His last word hangs in the air. The silence that has fallen on them seems slightly uncomfortable for Brenda.

“No, I can’t say that is what they want.” Brenda says in a kind of prolonged sigh, “Equality, Roger. These kids, they see the limitless power of the few and subsequently the corruption of the world.”

The words of the sign now burning in Roger’s mind.

“And they don’t think I see that?” His voice now booming with character, “They think I don’t see corruption? These kids, they have yet to be callused by the harshness and unforgiving nature of reality. Their minds are so sensitive that they actual react to such truths of unbalance. And to think that they can change the world with their wishy washy principles. Peace, love, community: they have swallowed these ideas like wine and are drunk off their promises!”

The poetry of his last sentence takes Brenda back a step. It seemed rehearsed.

“They are just concepts, Brenda, they don’t create anything, they just simply are. The system can’t be governed by such things”.

“But they offer hope”, Brenda rebuttals, somewhat to the surprise of Roger. “Thoughts of these things give us… something. They give us a reason to keep going.”

“But they don’t!” Roger insists, “Putting these theories into practice is a pipes dream. No one places the success of their neighbour over the success of themselves. The world is too hard for that! You have to fight tooth and nail to make it anywhere. I wasn’t born on third base, Brenda, I hit a triple and, although some would have you think otherwise, everyone has a chance at bat”.

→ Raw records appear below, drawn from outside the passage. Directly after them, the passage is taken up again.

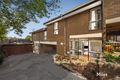Property photo of 3/144 Marshall Street Ivanhoe VIC 3079
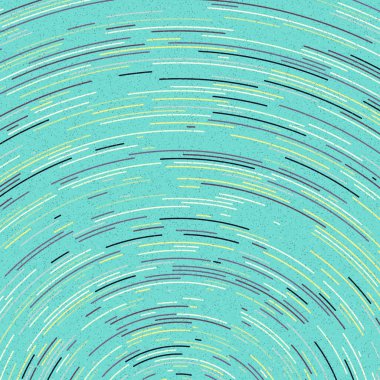 renkli altıgen kiremit bağlantısı sanat arkaplan tasarımı illüstrasyonu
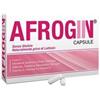 AFROGIN 30 COMPRESSE - Farmaciapacini.it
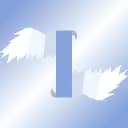JokerZappie / Imfi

Roger feels as though this baseball analogy may have fallen short of Brenda’s understanding but does nothing to clarify.

“But what do I know?” Roger continues, “I’m just the bad guy, sitting up here in my comfy office thinking of ways to screw the common man out of his hard earned money. The axis of evil, no doubt”.

Roger laughs lightly. His sarcasm does nothing for Brenda.

“You’re not, Roger, and that is the most frightening part of the world we live in. Even one lowly actor in this tragic play-of-a-system perpetuates the very worst of its attributes. Evil surrounds us like a fog that we cannot see, and the banality of it all is what keeps us blind. Isn’t that the most terrifying thing, Roger? Even with good intentions and motivations we, within the system, further inequality. These kids do not believe you to be evil, and if they do, they suffer from a greater ignorance than even the worst of the greedy and the powerful”.

He stares into her face and sees something he’s never seen in it before – a kind of intellectual glow. He has never talked to Brenda about politics or anything of that sort but supposes that he always new her heart lie slightly to the left.

Roger nods.

“Wise words” he says with a tone that sounds sincere but that he knows is not.

“Oh, and before I forget, Brenda, could you take my lunch order?”